In a small open economy such as NZ, total FX turnover is dominated by private trade, portfolio flows, and speculative/hedging activity; government goods imports are a tiny fraction of daily FX market volume and are typically executed via banks that net flows and hedge in deep markets.

As a result, the incremental FX demand associated with the government’s import program is not large enough to be reliably separable from “forex noise” generated by private flows and speculation; empirically, studies discuss pass‑through from exchange‑rate movements in general, not from official‑sector purchases as a distinct driver.

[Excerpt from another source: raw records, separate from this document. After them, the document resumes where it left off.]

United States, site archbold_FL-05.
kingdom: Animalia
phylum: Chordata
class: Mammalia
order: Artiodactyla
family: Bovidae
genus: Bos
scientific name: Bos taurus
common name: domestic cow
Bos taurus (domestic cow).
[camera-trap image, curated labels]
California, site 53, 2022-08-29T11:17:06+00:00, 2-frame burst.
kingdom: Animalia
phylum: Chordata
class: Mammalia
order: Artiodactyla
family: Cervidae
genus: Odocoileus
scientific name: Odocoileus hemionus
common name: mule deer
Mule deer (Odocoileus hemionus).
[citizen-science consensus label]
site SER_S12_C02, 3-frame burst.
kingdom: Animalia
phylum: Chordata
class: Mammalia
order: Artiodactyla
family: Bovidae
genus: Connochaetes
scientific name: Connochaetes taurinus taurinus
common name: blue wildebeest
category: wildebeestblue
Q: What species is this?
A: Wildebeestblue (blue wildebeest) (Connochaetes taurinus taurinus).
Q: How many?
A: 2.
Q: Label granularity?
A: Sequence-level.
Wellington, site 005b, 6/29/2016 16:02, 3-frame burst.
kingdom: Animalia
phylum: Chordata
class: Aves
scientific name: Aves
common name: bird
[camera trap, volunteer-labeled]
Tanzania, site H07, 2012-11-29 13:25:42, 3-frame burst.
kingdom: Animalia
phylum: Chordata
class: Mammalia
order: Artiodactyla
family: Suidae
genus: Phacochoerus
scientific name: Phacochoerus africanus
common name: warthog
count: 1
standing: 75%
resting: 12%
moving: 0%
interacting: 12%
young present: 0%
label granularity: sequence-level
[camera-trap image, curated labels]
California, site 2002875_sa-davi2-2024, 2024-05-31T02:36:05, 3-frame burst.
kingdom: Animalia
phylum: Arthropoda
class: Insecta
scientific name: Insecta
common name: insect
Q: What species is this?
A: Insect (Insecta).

The inflation‑relevant variable is the exchange rate itself and how much of its movement passes through into domestic prices, not who triggered marginal trades; central banks model pass‑through from the observed nominal exchange rate path and usually treat government purchases as macro‑trivially small relative to market depth.

From an MMT perspective: since the state, especially on a floating exchange rate, does not run out of foreign currency in a mechanical sense; the binding constraint is still the real terms at which it can exchange its own liabilities for foreign goods and assets. That constraint shows up as shifts in the exchange rate and the associated (modest, empirically partial) import‑price pass‑through, not as a discrete, independently measurable government FX‑import inflation channel separate from the broader exchange‑rate process.

Why would we say “especially on a floating exchange rate”?

Well, that’s just Repolitik. On a fixed exchange rate regime NZ can still swap as many NZD for any foreign currency needed to clear payments, but with weak exports may suffer politically undesirable domestic inflation, at least one-off upwards price adjustment. The voting electorate is badly educated, and prefer to see unemployment rather than some price adjustments, even when their wages are going up to match! It’s an horrific mental disease.

But this is onyl a psychological constraint, it is not a monetary operations constraint. THe NZ government can still, always and at all times, ensure full non- 🅱𝘂𝓵🅛🅂𝖍𝗶🅃 job employment, and enjoy a decent standard of living, free from precarity for all. Why don’t we?